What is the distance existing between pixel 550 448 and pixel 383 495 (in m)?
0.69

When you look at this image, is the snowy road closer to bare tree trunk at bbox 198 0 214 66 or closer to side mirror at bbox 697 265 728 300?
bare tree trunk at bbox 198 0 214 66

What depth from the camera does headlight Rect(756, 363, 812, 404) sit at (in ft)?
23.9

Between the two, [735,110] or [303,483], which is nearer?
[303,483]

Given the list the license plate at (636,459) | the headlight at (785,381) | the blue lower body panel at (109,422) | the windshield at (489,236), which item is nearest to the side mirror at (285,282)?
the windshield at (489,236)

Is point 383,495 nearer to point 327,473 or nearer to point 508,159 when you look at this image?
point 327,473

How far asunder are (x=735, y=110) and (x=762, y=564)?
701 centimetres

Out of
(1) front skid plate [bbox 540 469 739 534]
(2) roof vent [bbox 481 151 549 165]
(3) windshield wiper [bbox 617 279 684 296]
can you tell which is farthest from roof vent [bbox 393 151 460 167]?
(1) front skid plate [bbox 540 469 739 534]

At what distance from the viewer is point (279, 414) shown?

> **WORK TO DO**
Rewrite the rows above, changing every "headlight" to "head lamp" and leaving everything else as it is.

> **PROBLEM SOLUTION**
What is the distance existing between pixel 550 448 and pixel 383 495 (in m)?
0.69

When you look at this image, is the snowy road closer to bare tree trunk at bbox 198 0 214 66 or closer to side mirror at bbox 697 265 728 300?
bare tree trunk at bbox 198 0 214 66

What depth from the camera does head lamp Rect(756, 363, 812, 404) sit at (in ft)?
23.9

Between the two, [735,110] or [303,483], which is nearer?
[303,483]

Given the list the license plate at (636,459) | the head lamp at (785,381) | the blue lower body panel at (109,422) | the windshield at (489,236), which item is nearest to the side mirror at (285,282)?
the windshield at (489,236)

Is point 383,495 nearer to point 327,473 or nearer to point 508,159 when you look at this image?
point 327,473

How far asunder are (x=735, y=110) and (x=762, y=564)?
701 centimetres

Out of
(1) front skid plate [bbox 540 469 739 534]
(2) roof vent [bbox 481 151 549 165]
(3) windshield wiper [bbox 617 279 684 296]
can you tell which is farthest from roof vent [bbox 393 151 460 167]?
(1) front skid plate [bbox 540 469 739 534]

At what distance from the viewer is point (279, 414) shown?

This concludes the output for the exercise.